Nexam Chemcial reported its Q1 2014 results today. The numbers as such did not offer any offer surprises as the major commercial contracts were taken during the quarter and will start to contribute in a meaningful way later on during 2014.
As previously announced, the highlight of Q1 were the exclusive two-year agreement between BASF and Nexam for the commercialisation of crosslinkable nylon 66, as well as the three-year exclusive supply agreement with Armacell concerning PET foam. Interestingly, Nexam products were already delivered to Armacell during the quarter. In today’s report, Nexam also states that tests in regular production on the premises of the customer with respect to a special nylon for use in applications such as mobile phones and tablets have been conducted, and the customer remains interested. Furthermore, the company is in “extensive discussions on cooperation agreement and forms of cooperation for commercializing crosslinkable polyolefins with one of its partners from the PO-CROSS Project are ongoing.”
According to Nexam, there is a heightened interest in and increased demand for Nexam’s technology among both foreign and domestic companies with respect to materials such as PET, polyamide and polycarbonate. Even more positives can be found under the section “significant events after the end of the period” in the report. Here, Nexam states that a project commenced with a major special nylon manufacturer. Furthermore, Nexam entered into two confidentiality agreements and jointly started projects with an elastomer manufacturer and a major European defence industry supplier. Encouragingly, the HICTAC Clean Sky Project seems to have progressed positively as well. Another potential customer (in addition to Rolls Royce) is expressing great interest in testing the material. New results indicate that several new application areas will be opened up. Elsewhere, Nexam states that the next generation modified injection-moulding tool has been developed and curing tests with it are underway. Adding to the positive comments, Nexam also states that is has sold NEXIMID 200 (EPA) to a new Japanese customer that has commenced commercialisation of materials for the electronics industry. Last but not least, samples of mDOB product have been delivered to several potential customers in Europe and also in China for testing and qualification.
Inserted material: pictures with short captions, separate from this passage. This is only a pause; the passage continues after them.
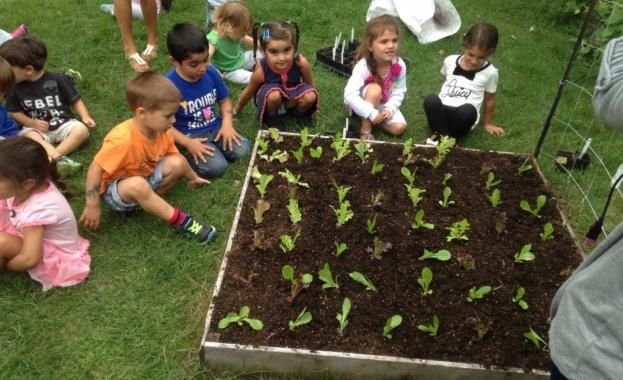 Вкарват зеленчукова и билкова градина в детските градини и у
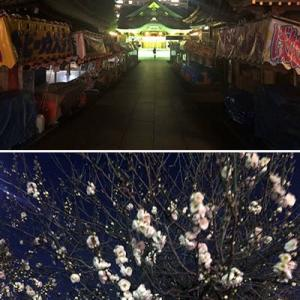湯島天神では梅の開花も始まり・・・早い春が来そうです。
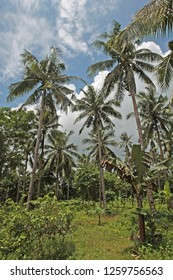 A beautiful and lush palm grove on an exotic island. Taken in Carabao, Philippines, but suitable to illustrate palm trees, tropical travel destinations, or sunny travel destinations.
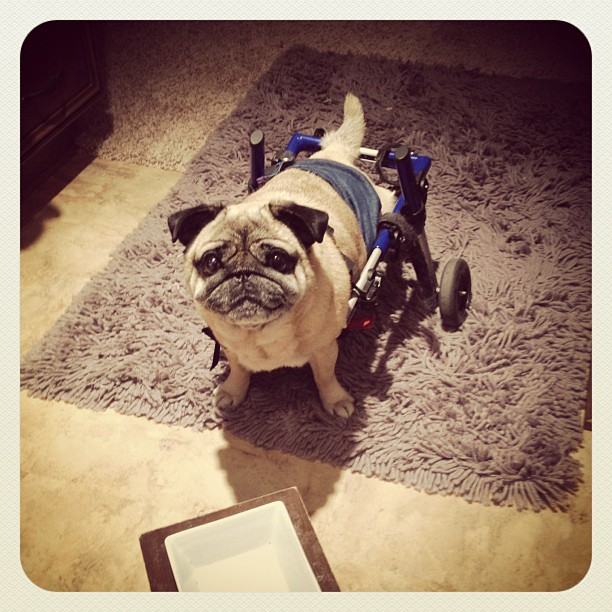wheels for dogs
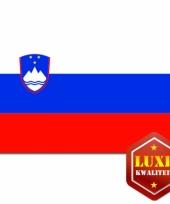 Landen vlaggen van sloveni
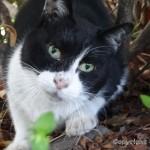 日比谷公園の猫たち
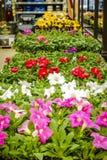 Magasin de maison et de jardin au printemps Photos libres de droits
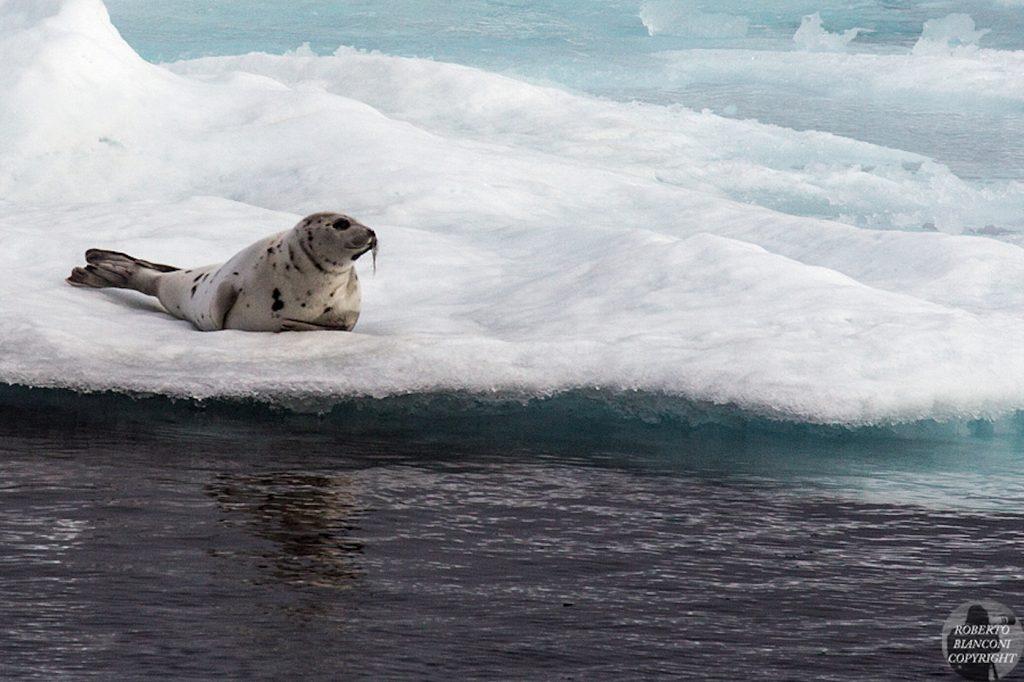 Foca-seal-Groenlandia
Says CEO Per Palmqvist Morin: “We are working internally on optimising crosslinking technology for polyester resin, including PET and PBT. The first customers to enter the test phase will most likely be some of the major polyester resin producers, but also some other companies involved in recycling plastic. Our European agent hired in the first quarter has a special task to develop business involving polyesters and polyolefins, since we believe that there are business opportunities in the near term for Nexam’s products in these areas…. In the near term, we are focusing on supporting the major prjects underway and commencing several commercialisation phases during the year.”
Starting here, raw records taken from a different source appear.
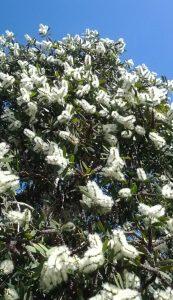 paperbark melaleuca (Melaleuca quinquenervia)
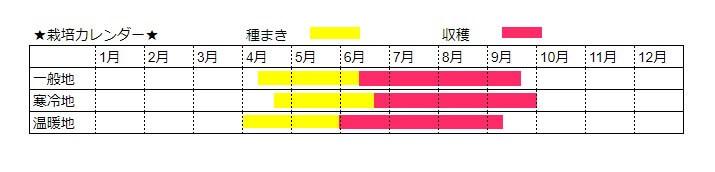 オクラの栽培時期カレンダー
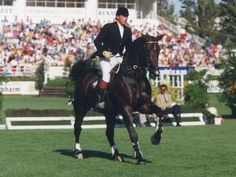 Darco! He has produced sooo many top jumping horses. His rider Ludo Philippaerts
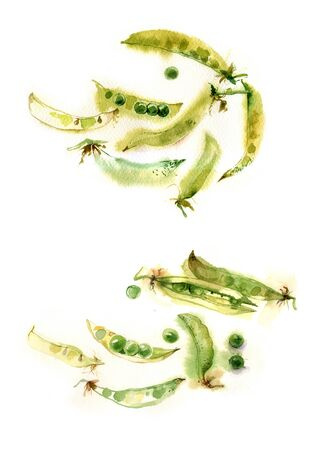 watercolor green peas on a white background - Illustration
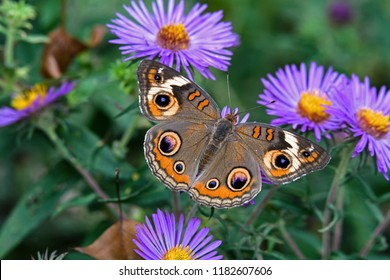 Junonia coenia, known as the common buckeye or buckeye on New England Aster. It is in the family Nymphalidae. Its original ancestry has been traced to Africa.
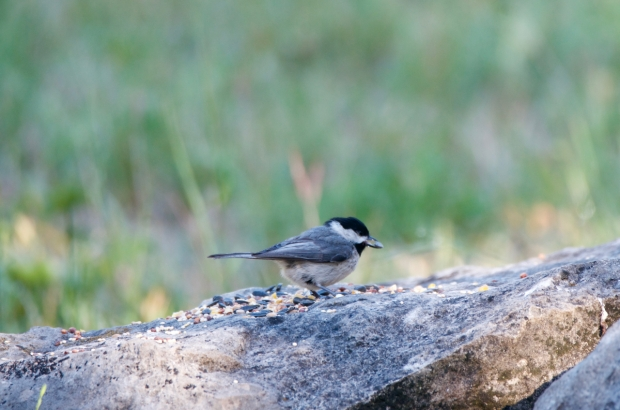 Carolina Chickadee Lost Maples Texas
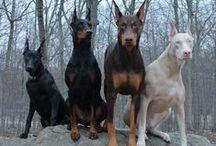 Terrestial animals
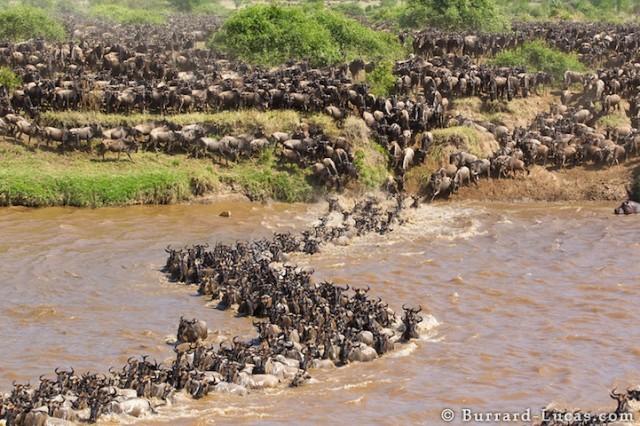 Photos of animals congregating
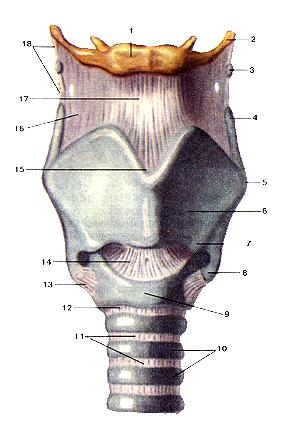 Суставы и связки гортани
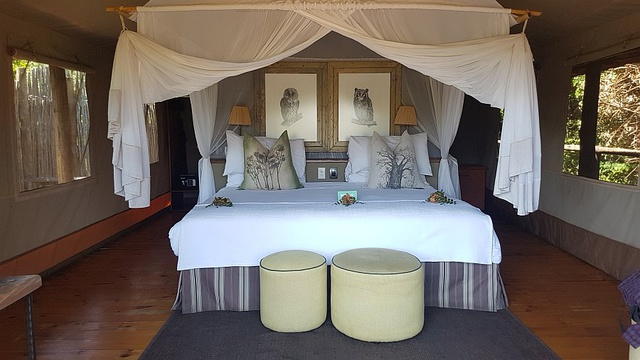 Safari tent, Pafuri Camp.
The Nexam – story is just getting better and better with new cooperations and partnerships announced all the time. We believe that the Nexam share has the potential to become a multibagger. The current market cap of around SEK 1.3bn should be put into perspective to the huge potential. With BASF and Armacell, Nexam has initiated the commercialisation phase already and it seems to be in a great position to add several additional customers which could lead to massive revenue development over the coming years. The annual total global plastics consumption 2015 is estimated to be 300m tons. Based on the assumption that 3% of Nexam’s additive is added per kg of plastic and the average price for the additive is 23 USD/kg, Nexam’s turnover would amount to USD 2bn for each percent of market penetration. That is around SEK 13bn at current exchange rates.
As with most story-stocks, it is arduous to talk about valuation. Given the disruptive nature of Nexam’s innovation we believe that incoming orders will drive the share price higher to completely different levels than we see today. From that perspective, we see many similarities to what has happened to the additive manufacturing segment in recent history.